Set against the genocide in Darfur, six Western journalists visit a small peaceful village and find its people overshadowed by fear. Hearing that the state sponsored Janjaweed militia is heading to the village, the journalists are faced with a difficult decision – leave and report the atrocities to the world, or risk their own lives and stay in the hope of averting a certain slaughter.

Sure there’s a bit of typo in the trailer, his Janjaweed look like they’ve just arrived from Saudi Arabia and the journalists are much better looking than any journalists I know, but who cares? It’s easy to pick holes in films about Africa. At the end of the day this is an action movie that happens to be set in Darfur. I’m not expecting to come away enlightened about the complexities of the conflict. It’s a bit of fun that helps keep Darfur on the agenda.

And it’s great that Boll got there before George Clooney, who would no doubt have made all the same mistakes but turned it into a serious, campaigning movie with a, you know, message.

However, even I am a little uncomfortable with Boll’s decision to cast actual Darfur rape victims as Darfur rape victims. Boll might reckon this was the best way to generate realistic responses to the Janjaweed’s campaign of ethnic cleansing, but I’m not so sure. Now I’m no expert on the United Nations guidelines for this sort of thing but I’m sure they might have something to say about making women re-enact their brutal experiences in the name of entertainment.

3 thoughts on “A New Low for Uwe Boll

  1. I am so disturbed by the last paragraph of your post.
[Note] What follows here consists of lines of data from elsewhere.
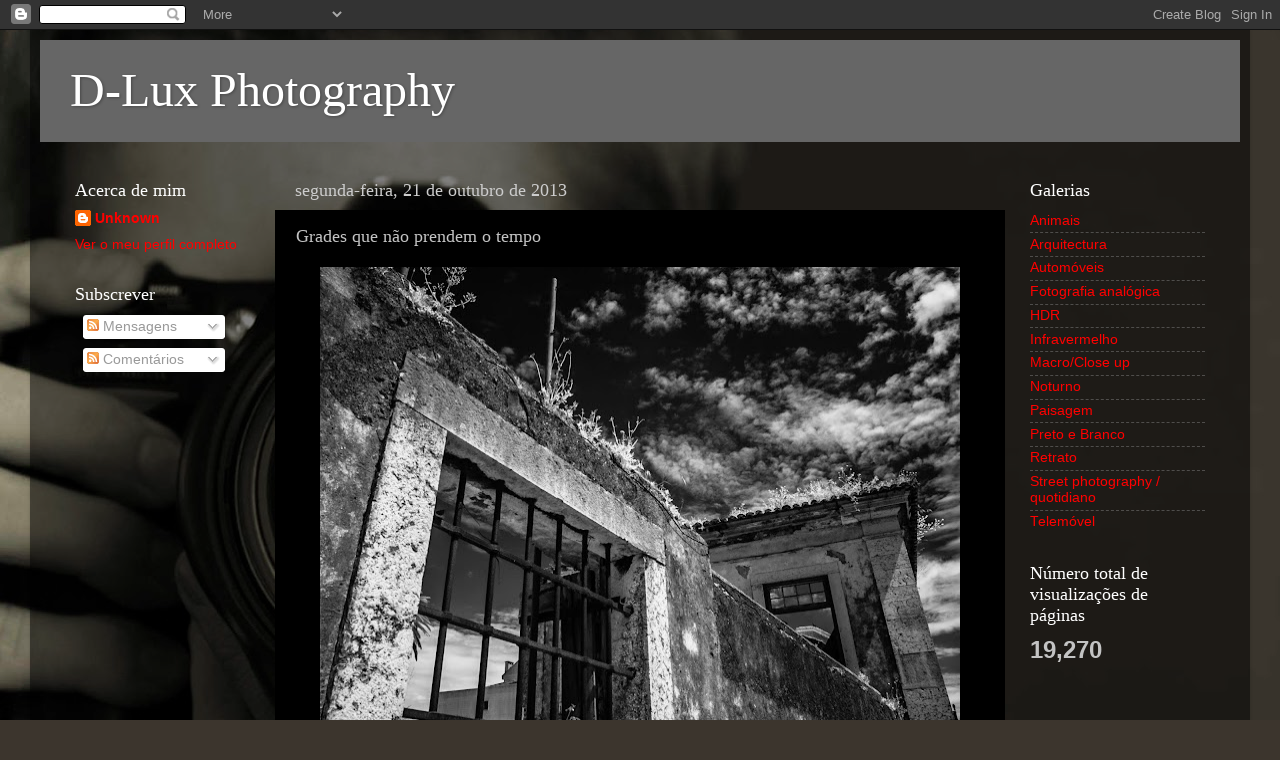

--- FILE ---
content_type: text/html; charset=UTF-8
request_url: https://d-luxphotography.blogspot.com/b/stats?style=BLACK_TRANSPARENT&timeRange=ALL_TIME&token=APq4FmD2Y14wUqeuUrrRIk_tlGVdW3LoBz1QUYer4fY8A02nU_ETSFN3qAOgZ6qoOQIjsWSRxuBjiAlOPfgsHVcgCvD_KAMVIw
body_size: -34
content:
{"total":19270,"sparklineOptions":{"backgroundColor":{"fillOpacity":0.1,"fill":"#000000"},"series":[{"areaOpacity":0.3,"color":"#202020"}]},"sparklineData":[[0,18],[1,2],[2,2],[3,2],[4,6],[5,3],[6,0],[7,5],[8,21],[9,16],[10,1],[11,2],[12,2],[13,0],[14,0],[15,0],[16,2],[17,2],[18,1],[19,2],[20,4],[21,2],[22,1],[23,2],[24,0],[25,96],[26,3],[27,0],[28,2],[29,1]],"nextTickMs":3600000}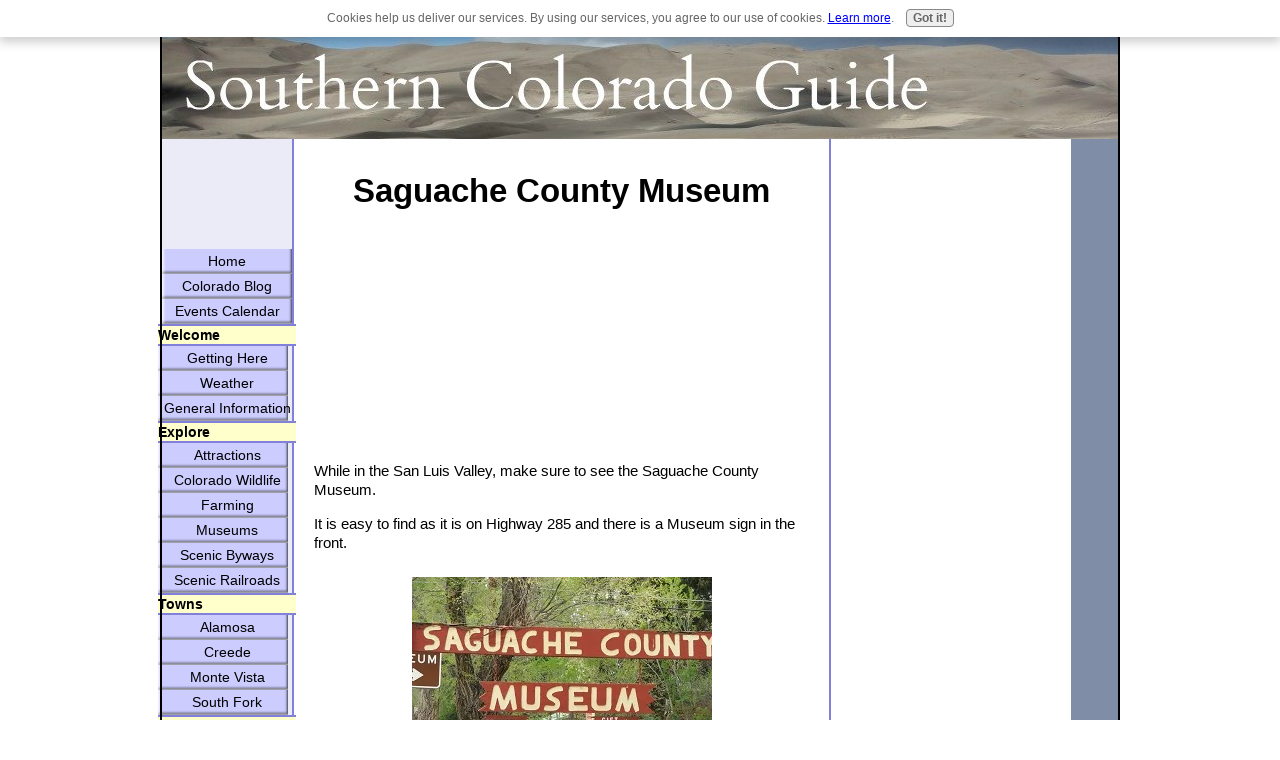

--- FILE ---
content_type: text/html; charset=utf-8
request_url: https://www.google.com/recaptcha/api2/aframe
body_size: 267
content:
<!DOCTYPE HTML><html><head><meta http-equiv="content-type" content="text/html; charset=UTF-8"></head><body><script nonce="slbJaPXaXOqVxgZCkawS_A">/** Anti-fraud and anti-abuse applications only. See google.com/recaptcha */ try{var clients={'sodar':'https://pagead2.googlesyndication.com/pagead/sodar?'};window.addEventListener("message",function(a){try{if(a.source===window.parent){var b=JSON.parse(a.data);var c=clients[b['id']];if(c){var d=document.createElement('img');d.src=c+b['params']+'&rc='+(localStorage.getItem("rc::a")?sessionStorage.getItem("rc::b"):"");window.document.body.appendChild(d);sessionStorage.setItem("rc::e",parseInt(sessionStorage.getItem("rc::e")||0)+1);localStorage.setItem("rc::h",'1768897716198');}}}catch(b){}});window.parent.postMessage("_grecaptcha_ready", "*");}catch(b){}</script></body></html>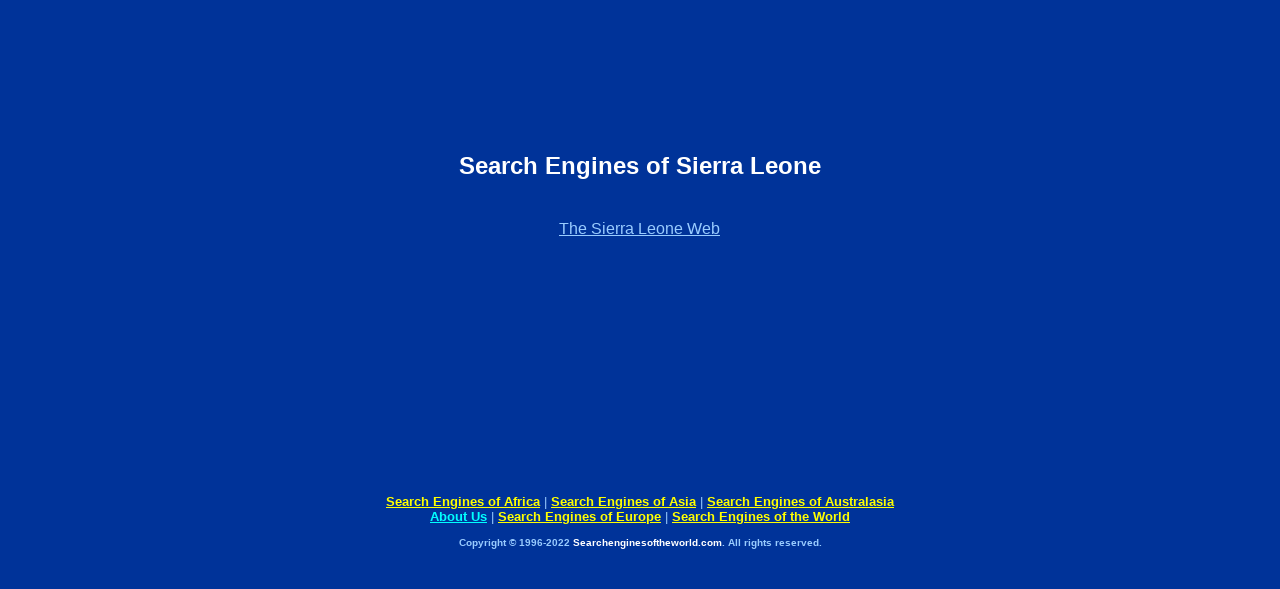

--- FILE ---
content_type: text/html
request_url: https://www.searchenginesoftheworld.com/search_engines_of_africa/sierra_leone.shtml
body_size: 457
content:
<HTML>
<HEAD>
<TITLE>Search Engines of Sierra Leone</TITLE>
<META name="description" content="Search Engines of Sierra Leone">
<META name="keywords" content="search, engines, Sierra Leone">
</HEAD>

<body bgcolor="#003399" text="black" link="#99ccff" vlink="#99ccff" alink="#ff0000">

<center>
<br>
<br>

<!-- Begin Search Box-->
<br>
<br>
<br>
<!--End Search Box-->

<br>
<br>
<br>

<font face="Arial, Helvetica" color="white" size="5"><b>Search Engines of Sierra Leone</b></font>
<br>
<br>
<br>

<table align="center" width="75%" cellpadding="2">
<tr>
<td width="25%">
<center>
</center>
</td>

<td width="25%">
<center>

<font face="Arial, Helvetica"><a href="http://www.sierra-leone.org/" target="new">The Sierra Leone Web</a></font>

</center>
</td>

<td width="25%">
<center>
</center>
</td>
</tr>
</table>

<br>
<br>
<br>
<br>
<br>
<br>
<br>
<br>
<br>
<br>
<br>
<br>
<br>
<br>

</center>
<center>
<font face="Arial, Helvetica" size="2" color="#99ccff">
<a href="https://www.searchenginesoftheworld.com/search_engines_of_africa/"><font color="yellow"><b>Search Engines of Africa</b></font></a>  | 
<a href="https://www.searchenginesoftheworld.com/search_engines_of_asia/"><font color="yellow"><b>Search Engines of Asia</b></font></a>  | 
<a href="https://www.searchenginesoftheworld.com/search_engines_of_australasia/"><font color="yellow"><b>Search Engines of Australasia</b></font></a><br>
<a href="https://www.searchenginesoftheworld.com/aboutus.shtml"><font color="cyan"><b>About Us</b></font></a>  | 
<a href="https://www.searchenginesoftheworld.com/search_engines_of_europe/"><font color="yellow"><b>Search Engines of Europe</b></font></a>  | 
<a href="https://www.searchenginesoftheworld.com/"><font color="yellow"><b>Search Engines of the World</b></font></a>
<p>
<font face="Arial, Helvetica" size="1" color="#99ccff"><b>Copyright &copy; 1996-2022 <font color="white"><b>Searchenginesoftheworld.com</b></font>.  All rights reserved.</b></font>
</center>


</body>
</html>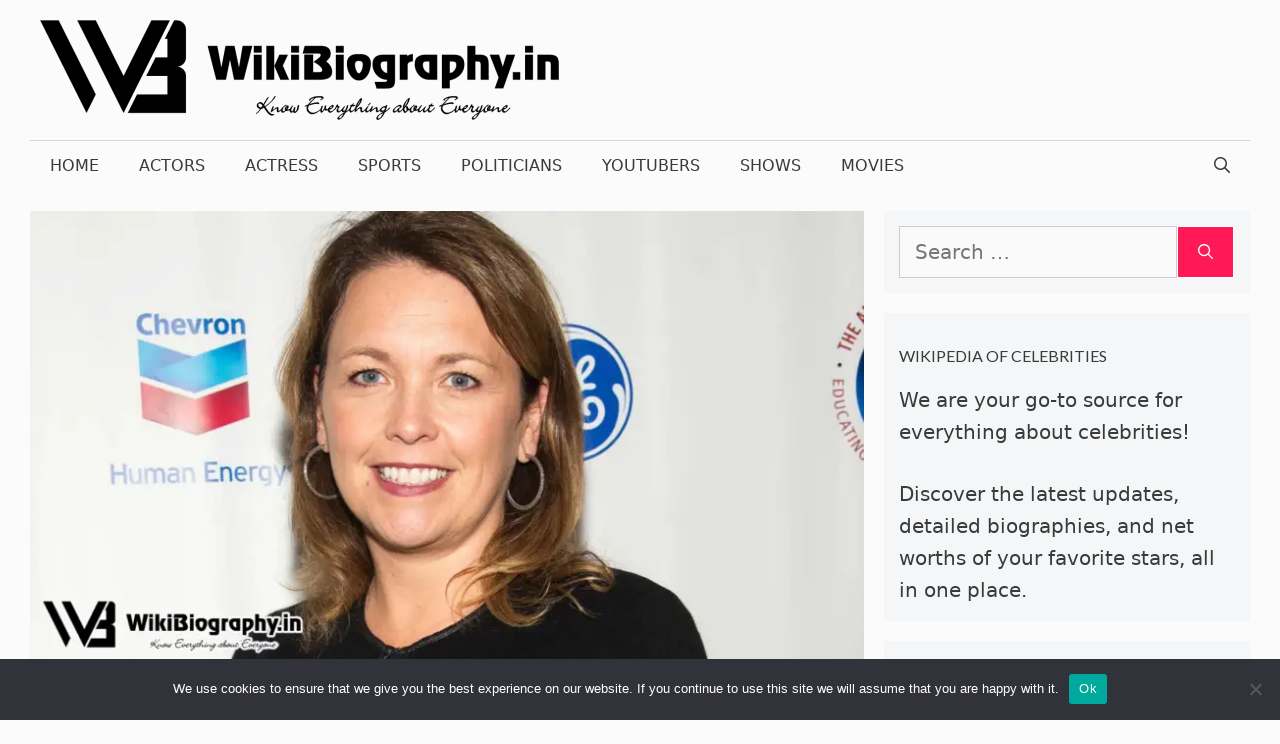

--- FILE ---
content_type: application/javascript
request_url: https://g.ezoic.net/porpoiseant/rcs.js?did=681359&url=https%3A%2F%2Fwikibiography.in%2Fdana-hyde-wiki-bio%2F
body_size: 730
content:

try {
	(function() {
  window.ezRewardedAds = window.ezRewardedAds || {};
  window.ezRewardedAds.cmd = window.ezRewardedAds.cmd || [];

  var scrollTriggered = false;
  var contentUnlocked = false;

  function calculateScrollProgress() {
    var scrollTop = window.pageYOffset || document.documentElement.scrollTop;
    var documentHeight = document.documentElement.scrollHeight - 
                        document.documentElement.clientHeight;
    return documentHeight > 0 ? (scrollTop / documentHeight) * 100 : 0;
  }

  function unlockContent() {
    try {
      if (contentUnlocked) {
        return;
      }
      contentUnlocked = true;
      console.log("Premium content access granted");
    } catch (error) {
      console.error("Error unlocking content:", error);
    }
  }

  function handleScrollTrigger() {
    if (scrollTriggered || contentUnlocked) {
      return;
    }

    var scrollProgress = calculateScrollProgress();
    if (scrollProgress < 50) {
      return;
    }

    scrollTriggered = true;
    window.removeEventListener("scroll", handleScrollTrigger);

    try {
      if (window.ezRewardedAds && window.ezRewardedAds.ready) {
        window.ezRewardedAds.requestWithOverlay(
          function(result) {
            if (result.status) {
              if (result.reward) {
                unlockContent();
              } else {
                unlockContent();
              }
            } else {
              console.warn("Rewarded ad failed to load:", result.msg);
              unlockContent();
            }
          },
          {
            header: "Watch Ad to Continue",
            accept: "Watch ad",
            cancel: "Cancel"
          },
          {
            rewardName: "Premium Content Access",
            rewardOnNoFill: true,
            alwaysCallback: true
          }
        );
      } else {
        console.warn("ezRewardedAds not ready, unlocking content");
        unlockContent();
      }
    } catch (error) {
      console.error("Error triggering rewarded ad:", error);
      unlockContent();
    }
  }

  function initScrollTrigger() {
    try {
      window.addEventListener("scroll", handleScrollTrigger, { passive: true });
      handleScrollTrigger();
    } catch (error) {
      console.error("Error initializing scroll trigger:", error);
    }
  }

  if (document.readyState === "interactive" || document.readyState === "complete") {
    initScrollTrigger();
  } else {
    document.addEventListener("DOMContentLoaded", initScrollTrigger);
  }
})();
} catch (e) {
	console.error('Error executing rewarded script version 769:', e);
}
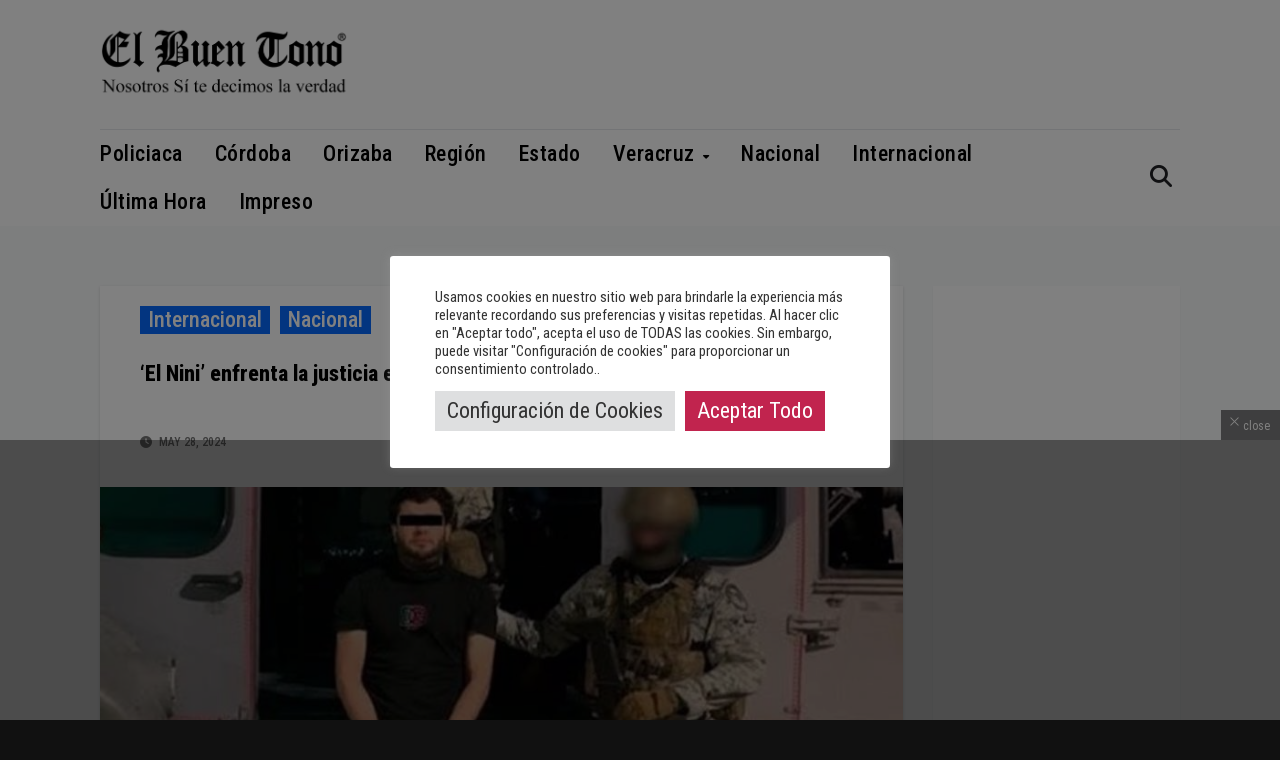

--- FILE ---
content_type: text/html; charset=utf-8
request_url: https://www.google.com/recaptcha/api2/aframe
body_size: 267
content:
<!DOCTYPE HTML><html><head><meta http-equiv="content-type" content="text/html; charset=UTF-8"></head><body><script nonce="4rF-OBYNgz3wm639tew99w">/** Anti-fraud and anti-abuse applications only. See google.com/recaptcha */ try{var clients={'sodar':'https://pagead2.googlesyndication.com/pagead/sodar?'};window.addEventListener("message",function(a){try{if(a.source===window.parent){var b=JSON.parse(a.data);var c=clients[b['id']];if(c){var d=document.createElement('img');d.src=c+b['params']+'&rc='+(localStorage.getItem("rc::a")?sessionStorage.getItem("rc::b"):"");window.document.body.appendChild(d);sessionStorage.setItem("rc::e",parseInt(sessionStorage.getItem("rc::e")||0)+1);localStorage.setItem("rc::h",'1769128930701');}}}catch(b){}});window.parent.postMessage("_grecaptcha_ready", "*");}catch(b){}</script></body></html>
Who the hell would ever think that having a rape victim reenact a sexual assault, for any purposes, would be a good idea?! That is totally unethical and just plain wrong!

  2. “…his Janjaweed look like they’ve just arrived from Saudi Arabia”

    God I hate uwe boll, ….but i will watch Rampage.

  3. The information within this article is terribly misleading. Boll has cast victims from the genocide to be within the film with their consent. One case of a man who had his family killed by the janjaweed, he quite willingly wanted to participate within the film as he felt it was important.

    Secondly, the film isn’t an ‘action movie set in darfur’. To believe so would overlook the real themes of the movie, which also deals with the politics and the meotional trauma of the genocide.